■ **Task prompt**: From the entries below, please output exactly the lines starting at the one containing "(r \vee s)$" and ending at the one containing "popular programming language.", both included.

Page-level text extractions:
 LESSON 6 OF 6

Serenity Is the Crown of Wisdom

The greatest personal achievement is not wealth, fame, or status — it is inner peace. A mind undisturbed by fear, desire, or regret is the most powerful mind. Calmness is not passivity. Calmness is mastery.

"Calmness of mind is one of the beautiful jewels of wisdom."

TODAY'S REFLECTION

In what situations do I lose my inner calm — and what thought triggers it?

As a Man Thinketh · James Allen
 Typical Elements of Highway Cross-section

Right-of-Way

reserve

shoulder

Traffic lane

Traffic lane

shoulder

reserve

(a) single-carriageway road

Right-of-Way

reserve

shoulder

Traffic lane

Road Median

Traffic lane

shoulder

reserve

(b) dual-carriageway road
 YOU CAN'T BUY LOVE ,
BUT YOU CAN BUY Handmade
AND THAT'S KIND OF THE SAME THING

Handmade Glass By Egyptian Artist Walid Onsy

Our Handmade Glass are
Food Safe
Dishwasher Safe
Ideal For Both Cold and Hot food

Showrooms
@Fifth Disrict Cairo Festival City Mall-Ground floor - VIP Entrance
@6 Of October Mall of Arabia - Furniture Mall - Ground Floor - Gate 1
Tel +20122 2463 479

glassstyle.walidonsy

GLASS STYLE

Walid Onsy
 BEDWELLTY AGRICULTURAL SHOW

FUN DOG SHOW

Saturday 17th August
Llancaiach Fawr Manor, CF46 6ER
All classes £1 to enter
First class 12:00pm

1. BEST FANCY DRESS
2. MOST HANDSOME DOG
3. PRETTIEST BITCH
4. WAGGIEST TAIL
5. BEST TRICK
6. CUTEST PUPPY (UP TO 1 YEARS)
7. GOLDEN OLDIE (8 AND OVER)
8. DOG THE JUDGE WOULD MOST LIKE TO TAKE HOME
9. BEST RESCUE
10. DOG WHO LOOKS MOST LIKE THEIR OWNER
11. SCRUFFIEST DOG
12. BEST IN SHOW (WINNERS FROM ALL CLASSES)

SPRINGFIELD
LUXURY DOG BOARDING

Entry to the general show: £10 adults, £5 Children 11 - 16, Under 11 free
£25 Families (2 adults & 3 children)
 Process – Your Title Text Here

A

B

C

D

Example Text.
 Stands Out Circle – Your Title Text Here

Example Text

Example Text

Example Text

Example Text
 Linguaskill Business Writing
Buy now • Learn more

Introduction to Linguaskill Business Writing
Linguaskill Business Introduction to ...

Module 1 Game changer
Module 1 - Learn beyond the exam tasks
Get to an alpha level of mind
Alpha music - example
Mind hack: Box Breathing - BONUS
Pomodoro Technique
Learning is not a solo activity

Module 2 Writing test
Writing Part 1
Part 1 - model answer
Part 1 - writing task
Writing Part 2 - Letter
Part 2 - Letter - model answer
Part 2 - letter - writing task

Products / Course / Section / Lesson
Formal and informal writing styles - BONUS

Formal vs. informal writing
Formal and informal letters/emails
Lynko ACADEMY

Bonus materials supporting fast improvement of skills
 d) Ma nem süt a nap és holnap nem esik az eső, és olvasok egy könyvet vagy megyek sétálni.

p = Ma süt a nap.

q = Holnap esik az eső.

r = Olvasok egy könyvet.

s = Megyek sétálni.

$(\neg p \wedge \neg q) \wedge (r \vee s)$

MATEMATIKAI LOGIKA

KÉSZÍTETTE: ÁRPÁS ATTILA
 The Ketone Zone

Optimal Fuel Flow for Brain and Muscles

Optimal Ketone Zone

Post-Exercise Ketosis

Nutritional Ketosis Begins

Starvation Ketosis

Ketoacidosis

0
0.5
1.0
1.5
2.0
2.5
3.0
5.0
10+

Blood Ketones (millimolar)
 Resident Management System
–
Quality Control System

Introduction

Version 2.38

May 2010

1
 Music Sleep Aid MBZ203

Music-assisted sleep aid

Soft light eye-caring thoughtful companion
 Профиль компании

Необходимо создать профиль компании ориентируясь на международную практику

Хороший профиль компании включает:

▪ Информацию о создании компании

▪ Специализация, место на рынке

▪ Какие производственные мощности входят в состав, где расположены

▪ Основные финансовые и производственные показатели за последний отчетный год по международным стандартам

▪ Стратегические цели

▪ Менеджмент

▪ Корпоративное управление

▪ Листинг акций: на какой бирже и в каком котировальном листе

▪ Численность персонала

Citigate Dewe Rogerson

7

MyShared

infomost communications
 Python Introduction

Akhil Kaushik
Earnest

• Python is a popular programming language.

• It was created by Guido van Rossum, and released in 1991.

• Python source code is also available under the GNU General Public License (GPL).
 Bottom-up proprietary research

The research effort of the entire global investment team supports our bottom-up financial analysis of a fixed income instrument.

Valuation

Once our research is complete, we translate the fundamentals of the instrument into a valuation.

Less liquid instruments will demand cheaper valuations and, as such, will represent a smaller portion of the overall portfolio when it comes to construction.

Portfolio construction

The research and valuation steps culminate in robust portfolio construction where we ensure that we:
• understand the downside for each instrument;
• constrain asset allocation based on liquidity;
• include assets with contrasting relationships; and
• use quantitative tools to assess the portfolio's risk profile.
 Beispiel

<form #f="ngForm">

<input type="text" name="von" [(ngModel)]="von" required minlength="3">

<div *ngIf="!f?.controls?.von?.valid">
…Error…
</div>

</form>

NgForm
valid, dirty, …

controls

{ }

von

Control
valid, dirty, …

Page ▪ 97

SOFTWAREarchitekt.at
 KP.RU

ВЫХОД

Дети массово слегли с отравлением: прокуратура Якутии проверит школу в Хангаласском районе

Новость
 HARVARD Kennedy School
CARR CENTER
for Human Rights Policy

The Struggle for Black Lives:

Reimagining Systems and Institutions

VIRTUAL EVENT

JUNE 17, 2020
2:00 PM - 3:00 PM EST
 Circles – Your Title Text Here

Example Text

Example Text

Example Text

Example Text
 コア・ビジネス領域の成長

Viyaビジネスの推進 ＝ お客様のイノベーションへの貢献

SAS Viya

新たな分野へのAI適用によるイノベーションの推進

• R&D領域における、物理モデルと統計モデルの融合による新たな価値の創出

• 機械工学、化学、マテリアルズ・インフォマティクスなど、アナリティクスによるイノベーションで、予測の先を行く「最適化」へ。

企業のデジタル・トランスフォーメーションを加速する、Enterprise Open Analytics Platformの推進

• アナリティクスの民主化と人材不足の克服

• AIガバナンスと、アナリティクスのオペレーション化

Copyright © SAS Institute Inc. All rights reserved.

■ **Answer to this exercise**:
$(\neg p \wedge \neg q) \wedge (r \vee s)$

MATEMATIKAI LOGIKA

KÉSZÍTETTE: ÁRPÁS ATTILA
 The Ketone Zone

Optimal Fuel Flow for Brain and Muscles

Optimal Ketone Zone

Post-Exercise Ketosis

Nutritional Ketosis Begins

Starvation Ketosis

Ketoacidosis

0
0.5
1.0
1.5
2.0
2.5
3.0
5.0
10+

Blood Ketones (millimolar)
 Resident Management System
–
Quality Control System

Introduction

Version 2.38

May 2010

1
 Music Sleep Aid MBZ203

Music-assisted sleep aid

Soft light eye-caring thoughtful companion
 Профиль компании

Необходимо создать профиль компании ориентируясь на международную практику

Хороший профиль компании включает:

▪ Информацию о создании компании

▪ Специализация, место на рынке

▪ Какие производственные мощности входят в состав, где расположены

▪ Основные финансовые и производственные показатели за последний отчетный год по международным стандартам

▪ Стратегические цели

▪ Менеджмент

▪ Корпоративное управление

▪ Листинг акций: на какой бирже и в каком котировальном листе

▪ Численность персонала

Citigate Dewe Rogerson

7

MyShared

infomost communications
 Python Introduction

Akhil Kaushik
Earnest

• Python is a popular programming language.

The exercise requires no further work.